Owners of properties on Nantree Road aren’t going down without a fight, vowing to keep pressure on decision makers until a suitable solution is found to the zoning issues on their lots.
In mid June, the Cowichan Valley Regional District shot down a group of 15 landowners’ attempts to legalize the common practice of setting up their RVs and campsites on their residential properties to enjoy a summer alongside Lake Cowichan.
It’s been going on for half a century — and at far more properties than the ones included in the effort to legalize — but it is technically not permitted and has resulted in some neighbours crying foul.
But if the landowners can’t use their properties in the way they have been doing historically, they simply can’t use them at all, explained Nantree Road property owner Lance Olmsted.
Many of the lots flood every winter and as such are unsuitable for building more permanent structures without spending a lot of money and/or jumping through even more hoops with authorities.
“The current zoning means I cannot use my property as I have for the last 30 years. I am not legally able to reside on the property, I cannot sell the property, the CVRD will not allow me to build on the property, will not allow me to fill the property above the 200-year flood-plain and Health will not allow me to build septic services unless I do,” he said.
He’s not the only one who faces those types of challenges.
Both Olmsted and property owner Norman Marcy have notified the CVRD they will “vigorously defend” any attempted bylaw enforcement.
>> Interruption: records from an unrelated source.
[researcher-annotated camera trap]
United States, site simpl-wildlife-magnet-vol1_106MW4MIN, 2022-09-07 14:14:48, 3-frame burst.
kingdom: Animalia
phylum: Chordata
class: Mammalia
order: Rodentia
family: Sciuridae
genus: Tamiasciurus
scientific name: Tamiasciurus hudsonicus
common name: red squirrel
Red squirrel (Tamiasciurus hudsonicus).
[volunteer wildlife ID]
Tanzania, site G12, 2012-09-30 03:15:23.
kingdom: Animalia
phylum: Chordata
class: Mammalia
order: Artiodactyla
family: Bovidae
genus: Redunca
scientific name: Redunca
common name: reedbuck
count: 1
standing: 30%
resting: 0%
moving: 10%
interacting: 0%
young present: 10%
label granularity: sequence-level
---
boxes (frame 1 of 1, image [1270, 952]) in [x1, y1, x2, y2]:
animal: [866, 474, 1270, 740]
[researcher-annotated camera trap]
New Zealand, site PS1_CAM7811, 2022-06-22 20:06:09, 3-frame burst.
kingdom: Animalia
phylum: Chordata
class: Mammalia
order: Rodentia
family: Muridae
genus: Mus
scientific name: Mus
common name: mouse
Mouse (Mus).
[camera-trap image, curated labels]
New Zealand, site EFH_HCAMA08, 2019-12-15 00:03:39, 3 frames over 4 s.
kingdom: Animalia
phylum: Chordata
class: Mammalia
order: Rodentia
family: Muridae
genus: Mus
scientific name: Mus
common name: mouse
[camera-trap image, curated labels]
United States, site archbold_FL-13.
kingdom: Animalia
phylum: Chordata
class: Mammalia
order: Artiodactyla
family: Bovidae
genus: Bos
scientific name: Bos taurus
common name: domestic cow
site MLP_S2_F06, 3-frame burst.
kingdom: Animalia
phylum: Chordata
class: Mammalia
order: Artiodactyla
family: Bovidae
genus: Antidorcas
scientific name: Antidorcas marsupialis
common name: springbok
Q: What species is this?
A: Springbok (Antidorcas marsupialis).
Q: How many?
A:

They’ve encouraged their neighbours and those in similar situations to do the same.
“This will be a preemptive step and will also put the CVRD on notice that we are anxious to resolve this matter,” wrote Marcy to his neighbours.
The issue affects many landowners, in the Nantree Road area and elsewhere around the lake and likely, figure residents and directors alike, around Shawnigan Lake as well.
Previous staff reports recommended moving ahead with rezoning bylaws but the board did not agree.
Directors Klaus Kuhn, Ian Morrison, Mary Marcotte and alternate director Blaise Salmon voted in opposition to the first of the two bylaws — a Youbou/Meade Creek Official Community Plan amendment — while directors Kuhn, Morrison, Marcotte, alternate Salmon and interim director Sierra Acton voted in opposition to the second of the pair, an Official Zoning Amendment.
Morrison said it was one of the most difficult rezoning decisions he has made during his time on the board of directors.
“I attended the public meetings on this issue and caught the mood of the community and the sense that I came away with is that we’re just not quite there in finding a solution that would satisfy both sides of this issue,” he said.
“Both sides have put a lot of energy into this and I guess the million-dollar question is what is an acceptable solution.”